▸ EXCERPTED DATA:
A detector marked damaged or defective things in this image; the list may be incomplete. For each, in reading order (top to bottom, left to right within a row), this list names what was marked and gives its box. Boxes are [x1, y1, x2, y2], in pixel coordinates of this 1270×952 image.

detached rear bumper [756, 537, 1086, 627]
==
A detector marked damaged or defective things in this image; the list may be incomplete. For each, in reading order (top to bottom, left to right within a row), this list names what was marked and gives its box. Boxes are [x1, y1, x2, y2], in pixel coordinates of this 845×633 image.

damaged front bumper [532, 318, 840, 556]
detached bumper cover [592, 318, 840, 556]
...
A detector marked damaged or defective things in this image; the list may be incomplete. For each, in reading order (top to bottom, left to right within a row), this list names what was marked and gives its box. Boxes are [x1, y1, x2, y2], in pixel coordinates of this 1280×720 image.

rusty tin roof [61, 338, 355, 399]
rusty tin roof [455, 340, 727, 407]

▸ EXERCISE TASK: Copy the rows verbatim, starting with the line that contains "this 1280×720 image." and continuing through the line that contains "rusty tin roof [455, 340, 727, 407]", with both of those lines included.

▸ RESPONSE TO THE TASK:
A detector marked damaged or defective things in this image; the list may be incomplete. For each, in reading order (top to bottom, left to right within a row), this list names what was marked and gives its box. Boxes are [x1, y1, x2, y2], in pixel coordinates of this 1280×720 image.

rusty tin roof [61, 338, 355, 399]
rusty tin roof [455, 340, 727, 407]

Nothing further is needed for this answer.